Os efeitos da recessão sobre as contas públicas
A política econômica não pode ser vista como um arquipélago de esforços isolados, cada qual tocando sua tarefa independente dos demais.
O conhecimento das ferramentas fiscal e monetária é simples. É como o médico que conhece o antibiótico para cada infecção. O desafio é a dosagem, a combinação adequada das duas políticas de maneira a não intoxicar o organismo do paciente.
Ponto 1 - Quando a economia caminha em uma direção – seja de desaquecimento ou aquecimento – qualquer medida pró-cíclica (isto é, na mesma direção) potencializa os movimentos. Desde o último trimestre do ano passado a economia vem despencando.
Ponto 2 – Além da queda de renda e do consumo, já estava no ar o efeito Lava Jato que sabia-se iria prolongar no tempo.
Ponto 3 – Aí entra o Banco Central como se fosse a ilha autônoma e se propõe a fazer a “sua” recessão, induzida pelo aumento da Selic. Aplica uma política monetária virulenta, explodindo os juros e spreads bancários, pegando no contrapé todas as empresas e pessoas físicas que se valiam do capital de giro bancário.
A resultante final
O objetivo final do ajuste fiscal é estabilizar a relação dívida/PIB. Mas o que acontece se o PIB cai?
Veja o exemplo simples: 33,8 (dívida líquida) / 100 (PIB) = 33,8%
Suponha que o PIB caia 2% e a dívida permaneça a mesma: 33,8 / 98 = 34,5%
Ou seja, só pelo efeito PIB em queda, mudando o numerador, a relação aumentou 0,7 ponto percentual.
Para exemplificar, vamos montar contas bem simplificadas em cima dos seguintes grandes números:
- PIB = 100
- Dívida líquida = 33,8
- Arrecadação = 35,95
- Superávit nominal = 1,2
- Gastos públicos 3-4 = 34,75
Esses 34,75 financiam todas as despesas e investimentos públicos.
Efeito queda do PIB
Se o PIB cair 2 pontos, conforme já se viu, a relação dívida/PIB aumenta 0,7 ponto percentual. O superávit teria que subir para 1,9 para manter a relação anterior. Mas como o PIB caiu para 98, esse 1,9 representará 1,914% do novo PIB. Os gastos públicos teriam que cair de 34,75 para 34,07 (em termos nominais) para gerar o superávit necessário.
Efeito queda da arrecadação
Para não complicar as contas, suponhamos que a receita caia com a mesma intensidade do PIB. Ou seja, 2%. Essa queda representará 0,72 nominal ou 0,73% do novo PIB que caiu 2%. Somado ao efeito queda no PIB, o superávit teria que subir de 1,2% para 2,65% do novo PIB para manter estável a relação dívida/PIB. E os gastos públicos cairiam para 33,36.
Efeito juros
O BC calculava que superávit primário de 1,2% do PIB seria suficiente para estabilizar a relação dívida/PIB. Com 4 pontos a mais de taxa real, e o PIB caindo 2 pontos percentuais, para voltar à relação anterior seria necessário aumentar em 2,03 (ou 2,07% do novo PIB) o superávit primário. Significaria reduzir as despesas para 31,33 – ou 3,42% do PIB antes da queda.
Conclusões
São cálculos que levam em conta apenas alguns fatores. Não se incluíram aí os efeitos do desarmamento das danosas operações de swap reverso – uma política indecente de transferência de lucros para o setor financeiro. Nem os efeitos da inflação sobre a despesa nominal.
Mas é um desenho simplificado dos problemas trazidos por uma política recessiva.

DADOS DE ORIGEM ▸

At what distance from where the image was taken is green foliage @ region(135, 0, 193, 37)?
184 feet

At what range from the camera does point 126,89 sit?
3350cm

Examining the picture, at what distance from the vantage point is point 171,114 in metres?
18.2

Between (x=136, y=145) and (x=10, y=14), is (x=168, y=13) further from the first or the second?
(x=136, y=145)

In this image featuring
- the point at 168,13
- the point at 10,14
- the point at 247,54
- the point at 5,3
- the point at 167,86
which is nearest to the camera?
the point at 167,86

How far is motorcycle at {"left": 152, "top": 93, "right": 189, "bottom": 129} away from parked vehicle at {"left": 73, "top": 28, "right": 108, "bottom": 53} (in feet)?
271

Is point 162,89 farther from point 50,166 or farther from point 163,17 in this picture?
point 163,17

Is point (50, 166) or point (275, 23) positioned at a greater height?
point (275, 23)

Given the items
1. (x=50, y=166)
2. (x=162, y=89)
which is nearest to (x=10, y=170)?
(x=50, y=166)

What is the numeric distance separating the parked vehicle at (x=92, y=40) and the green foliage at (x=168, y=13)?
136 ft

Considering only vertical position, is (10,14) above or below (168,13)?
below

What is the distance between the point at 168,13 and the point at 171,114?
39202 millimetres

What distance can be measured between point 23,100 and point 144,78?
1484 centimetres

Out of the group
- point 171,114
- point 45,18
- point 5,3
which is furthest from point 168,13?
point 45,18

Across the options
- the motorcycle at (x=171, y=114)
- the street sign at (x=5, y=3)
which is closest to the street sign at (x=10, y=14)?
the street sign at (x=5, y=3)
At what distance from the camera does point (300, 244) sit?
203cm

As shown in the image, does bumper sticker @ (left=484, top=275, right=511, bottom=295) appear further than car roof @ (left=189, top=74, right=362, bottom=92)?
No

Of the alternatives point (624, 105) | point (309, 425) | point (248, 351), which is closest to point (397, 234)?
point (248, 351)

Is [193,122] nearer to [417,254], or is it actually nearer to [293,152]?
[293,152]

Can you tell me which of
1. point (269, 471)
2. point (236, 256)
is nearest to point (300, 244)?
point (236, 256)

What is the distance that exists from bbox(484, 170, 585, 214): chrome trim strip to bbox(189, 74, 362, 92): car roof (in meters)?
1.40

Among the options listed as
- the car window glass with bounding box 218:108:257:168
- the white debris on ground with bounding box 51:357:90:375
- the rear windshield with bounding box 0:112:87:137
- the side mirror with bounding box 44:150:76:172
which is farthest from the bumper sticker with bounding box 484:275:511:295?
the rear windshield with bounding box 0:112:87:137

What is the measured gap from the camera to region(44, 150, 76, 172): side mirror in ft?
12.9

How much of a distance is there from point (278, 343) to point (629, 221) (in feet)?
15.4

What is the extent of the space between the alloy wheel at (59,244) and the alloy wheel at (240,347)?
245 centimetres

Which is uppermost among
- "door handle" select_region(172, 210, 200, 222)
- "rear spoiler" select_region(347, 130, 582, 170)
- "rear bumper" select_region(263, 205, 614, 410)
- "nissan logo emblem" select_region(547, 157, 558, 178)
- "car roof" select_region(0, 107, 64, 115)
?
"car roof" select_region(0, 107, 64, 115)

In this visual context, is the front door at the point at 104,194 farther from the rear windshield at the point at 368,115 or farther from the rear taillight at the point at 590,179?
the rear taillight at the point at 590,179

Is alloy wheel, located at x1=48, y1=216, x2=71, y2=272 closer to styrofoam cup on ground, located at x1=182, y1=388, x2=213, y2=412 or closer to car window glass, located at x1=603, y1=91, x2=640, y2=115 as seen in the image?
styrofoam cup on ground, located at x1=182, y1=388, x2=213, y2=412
* * *
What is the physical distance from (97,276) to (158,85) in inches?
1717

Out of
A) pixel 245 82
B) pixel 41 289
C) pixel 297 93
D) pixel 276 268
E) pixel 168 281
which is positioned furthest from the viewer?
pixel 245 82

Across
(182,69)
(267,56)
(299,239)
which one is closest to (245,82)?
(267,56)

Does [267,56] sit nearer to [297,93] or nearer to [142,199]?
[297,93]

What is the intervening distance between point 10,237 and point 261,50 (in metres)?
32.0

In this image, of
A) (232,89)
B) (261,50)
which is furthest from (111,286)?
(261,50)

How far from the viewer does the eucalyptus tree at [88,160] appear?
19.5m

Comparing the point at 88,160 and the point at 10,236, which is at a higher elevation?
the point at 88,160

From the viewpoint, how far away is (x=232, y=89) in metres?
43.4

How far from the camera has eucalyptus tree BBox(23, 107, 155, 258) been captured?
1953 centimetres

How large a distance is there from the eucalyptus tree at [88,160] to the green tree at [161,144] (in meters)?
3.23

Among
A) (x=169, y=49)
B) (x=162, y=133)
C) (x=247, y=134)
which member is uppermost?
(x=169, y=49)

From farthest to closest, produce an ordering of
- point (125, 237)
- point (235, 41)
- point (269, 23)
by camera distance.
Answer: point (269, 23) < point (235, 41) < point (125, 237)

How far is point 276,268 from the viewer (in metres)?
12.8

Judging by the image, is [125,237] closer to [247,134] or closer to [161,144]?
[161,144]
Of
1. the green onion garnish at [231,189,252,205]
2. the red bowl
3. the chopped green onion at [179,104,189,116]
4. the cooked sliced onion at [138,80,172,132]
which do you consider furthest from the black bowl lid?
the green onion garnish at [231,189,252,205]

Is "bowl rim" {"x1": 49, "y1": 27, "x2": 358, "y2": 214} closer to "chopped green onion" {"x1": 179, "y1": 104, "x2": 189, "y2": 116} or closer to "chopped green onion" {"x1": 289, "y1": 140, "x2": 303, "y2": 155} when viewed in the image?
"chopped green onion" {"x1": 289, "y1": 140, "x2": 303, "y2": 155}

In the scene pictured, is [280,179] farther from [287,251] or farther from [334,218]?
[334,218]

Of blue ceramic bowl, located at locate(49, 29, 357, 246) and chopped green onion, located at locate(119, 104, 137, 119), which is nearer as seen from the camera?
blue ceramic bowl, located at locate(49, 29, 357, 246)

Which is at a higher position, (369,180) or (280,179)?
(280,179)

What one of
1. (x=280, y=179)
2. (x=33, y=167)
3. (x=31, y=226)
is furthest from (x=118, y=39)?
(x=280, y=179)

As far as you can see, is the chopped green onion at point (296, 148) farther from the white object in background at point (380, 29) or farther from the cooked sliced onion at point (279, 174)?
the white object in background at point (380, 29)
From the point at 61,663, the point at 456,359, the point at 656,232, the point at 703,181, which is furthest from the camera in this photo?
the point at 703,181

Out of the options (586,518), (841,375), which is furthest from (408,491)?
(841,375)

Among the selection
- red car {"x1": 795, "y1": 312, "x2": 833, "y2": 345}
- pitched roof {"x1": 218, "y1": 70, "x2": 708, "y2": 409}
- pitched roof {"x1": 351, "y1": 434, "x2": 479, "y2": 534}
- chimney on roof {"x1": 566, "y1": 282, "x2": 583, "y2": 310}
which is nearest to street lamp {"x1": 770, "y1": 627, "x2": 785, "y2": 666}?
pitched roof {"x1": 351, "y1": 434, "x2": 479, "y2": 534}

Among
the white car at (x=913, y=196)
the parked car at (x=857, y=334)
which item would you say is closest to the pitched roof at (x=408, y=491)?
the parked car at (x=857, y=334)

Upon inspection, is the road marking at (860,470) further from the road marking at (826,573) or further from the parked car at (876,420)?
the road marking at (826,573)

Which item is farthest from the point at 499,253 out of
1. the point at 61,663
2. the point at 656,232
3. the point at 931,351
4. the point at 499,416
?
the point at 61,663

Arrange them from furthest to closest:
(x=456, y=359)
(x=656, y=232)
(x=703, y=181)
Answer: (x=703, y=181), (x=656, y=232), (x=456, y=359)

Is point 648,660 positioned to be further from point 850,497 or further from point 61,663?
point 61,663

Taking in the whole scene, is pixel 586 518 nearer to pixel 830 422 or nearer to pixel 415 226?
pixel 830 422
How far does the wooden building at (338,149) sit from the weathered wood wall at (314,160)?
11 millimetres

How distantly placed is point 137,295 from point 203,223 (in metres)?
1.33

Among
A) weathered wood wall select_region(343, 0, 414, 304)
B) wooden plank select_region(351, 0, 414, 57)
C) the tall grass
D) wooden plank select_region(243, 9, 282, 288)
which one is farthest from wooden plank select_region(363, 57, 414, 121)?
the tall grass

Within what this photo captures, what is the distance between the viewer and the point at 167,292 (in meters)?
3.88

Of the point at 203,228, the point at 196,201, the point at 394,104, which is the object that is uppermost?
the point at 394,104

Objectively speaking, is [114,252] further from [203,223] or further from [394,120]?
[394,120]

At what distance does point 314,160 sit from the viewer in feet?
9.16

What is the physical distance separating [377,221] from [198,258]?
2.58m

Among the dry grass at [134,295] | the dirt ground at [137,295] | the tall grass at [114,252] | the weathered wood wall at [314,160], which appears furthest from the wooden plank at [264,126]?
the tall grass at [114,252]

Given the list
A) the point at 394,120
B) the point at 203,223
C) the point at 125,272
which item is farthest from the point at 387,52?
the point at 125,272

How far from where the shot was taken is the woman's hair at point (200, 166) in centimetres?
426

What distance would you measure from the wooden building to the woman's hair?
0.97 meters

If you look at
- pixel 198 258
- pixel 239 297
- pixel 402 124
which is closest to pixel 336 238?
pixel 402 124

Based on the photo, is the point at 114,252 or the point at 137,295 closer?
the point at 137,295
---
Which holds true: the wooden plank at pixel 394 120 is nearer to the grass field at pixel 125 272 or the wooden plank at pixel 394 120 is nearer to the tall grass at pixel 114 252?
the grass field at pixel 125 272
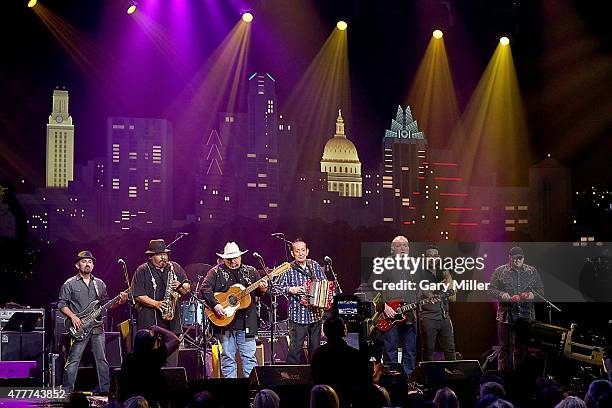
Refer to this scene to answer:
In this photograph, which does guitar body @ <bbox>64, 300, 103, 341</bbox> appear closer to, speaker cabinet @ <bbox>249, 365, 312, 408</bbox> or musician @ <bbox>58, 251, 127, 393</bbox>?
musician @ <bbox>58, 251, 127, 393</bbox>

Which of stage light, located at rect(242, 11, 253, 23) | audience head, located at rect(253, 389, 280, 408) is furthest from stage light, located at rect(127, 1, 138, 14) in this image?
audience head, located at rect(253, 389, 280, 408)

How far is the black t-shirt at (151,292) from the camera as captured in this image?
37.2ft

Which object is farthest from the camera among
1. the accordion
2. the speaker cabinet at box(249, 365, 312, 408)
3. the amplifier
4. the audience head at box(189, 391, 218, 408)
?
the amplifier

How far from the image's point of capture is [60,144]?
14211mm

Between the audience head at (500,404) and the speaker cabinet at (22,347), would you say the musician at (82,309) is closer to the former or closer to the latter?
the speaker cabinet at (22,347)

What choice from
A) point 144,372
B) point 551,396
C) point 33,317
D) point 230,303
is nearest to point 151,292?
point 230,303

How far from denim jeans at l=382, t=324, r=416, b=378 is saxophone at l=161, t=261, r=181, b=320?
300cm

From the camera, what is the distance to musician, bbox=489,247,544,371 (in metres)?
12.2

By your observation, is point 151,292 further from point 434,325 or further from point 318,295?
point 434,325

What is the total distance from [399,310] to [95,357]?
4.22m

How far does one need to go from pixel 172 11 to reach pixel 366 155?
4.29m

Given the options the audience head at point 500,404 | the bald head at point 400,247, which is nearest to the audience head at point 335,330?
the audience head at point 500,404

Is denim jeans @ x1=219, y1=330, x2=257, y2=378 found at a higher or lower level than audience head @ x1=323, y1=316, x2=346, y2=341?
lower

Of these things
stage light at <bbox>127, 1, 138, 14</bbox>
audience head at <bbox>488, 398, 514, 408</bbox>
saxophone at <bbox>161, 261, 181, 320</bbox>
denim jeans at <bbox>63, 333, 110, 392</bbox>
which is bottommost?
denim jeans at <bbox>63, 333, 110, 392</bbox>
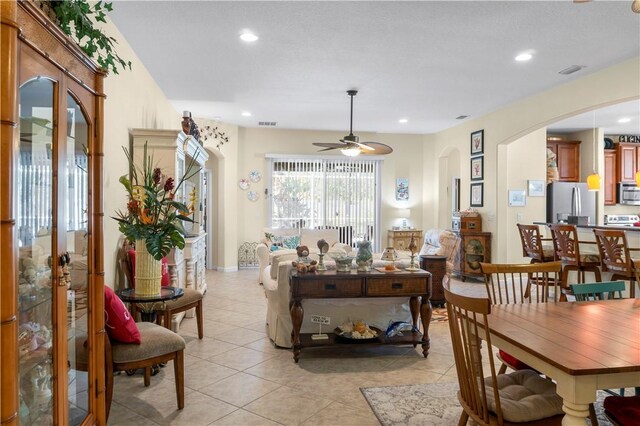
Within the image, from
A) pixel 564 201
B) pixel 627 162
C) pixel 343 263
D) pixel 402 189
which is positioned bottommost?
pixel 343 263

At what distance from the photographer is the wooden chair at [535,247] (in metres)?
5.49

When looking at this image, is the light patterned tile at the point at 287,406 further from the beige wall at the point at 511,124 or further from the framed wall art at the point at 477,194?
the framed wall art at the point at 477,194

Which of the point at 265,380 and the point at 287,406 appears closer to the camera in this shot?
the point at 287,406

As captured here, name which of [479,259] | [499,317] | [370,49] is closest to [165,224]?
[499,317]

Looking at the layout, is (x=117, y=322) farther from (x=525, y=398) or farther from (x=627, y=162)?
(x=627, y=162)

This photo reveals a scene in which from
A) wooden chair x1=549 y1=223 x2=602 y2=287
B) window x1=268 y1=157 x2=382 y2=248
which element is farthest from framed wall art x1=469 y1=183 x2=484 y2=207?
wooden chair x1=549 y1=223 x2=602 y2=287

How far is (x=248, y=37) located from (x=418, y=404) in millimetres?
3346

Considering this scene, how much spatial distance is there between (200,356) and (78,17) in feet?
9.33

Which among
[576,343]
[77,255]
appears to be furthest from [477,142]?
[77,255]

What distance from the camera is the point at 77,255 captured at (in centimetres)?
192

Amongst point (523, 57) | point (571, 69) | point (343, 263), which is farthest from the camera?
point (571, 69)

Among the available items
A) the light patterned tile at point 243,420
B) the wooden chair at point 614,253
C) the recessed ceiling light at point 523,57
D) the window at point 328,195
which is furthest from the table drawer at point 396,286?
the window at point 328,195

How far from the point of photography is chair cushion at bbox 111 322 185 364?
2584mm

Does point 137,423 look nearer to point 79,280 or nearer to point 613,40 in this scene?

ENUNCIADO 1 ▸
Responda com base no texto sobre a recessão e as contas públicas:
(a) Qual é o objetivo final do ajuste fiscal?
(b) No exemplo em que o PIB cai 2% e a dívida permanece a mesma, qual passa a ser a relação dívida/PIB?
(c) Quais dois efeitos ficaram de fora dos cálculos, segundo as conclusões?
ENUNCIADO 2 ▸
Redigite o trecho do texto sobre a recessão e as contas públicas, começando em "Efeito queda da" e indo até "cairiam para 33,36.".
Os registros foram tirados de outra fonte.

RESOLUÇÃO 1 ▸
(a) Estabilizar a relação dívida/PIB.
(b) 34,5%.
(c) Os efeitos do desarmamento das operações de swap reverso e os efeitos da inflação sobre a despesa nominal.

RESOLUÇÃO 2 ▸
Efeito queda da arrecadação
Para não complicar as contas, suponhamos que a receita caia com a mesma intensidade do PIB. Ou seja, 2%. Essa queda representará 0,72 nominal ou 0,73% do novo PIB que caiu 2%. Somado ao efeito queda no PIB, o superávit teria que subir de 1,2% para 2,65% do novo PIB para manter estável a relação dívida/PIB. E os gastos públicos cairiam para 33,36.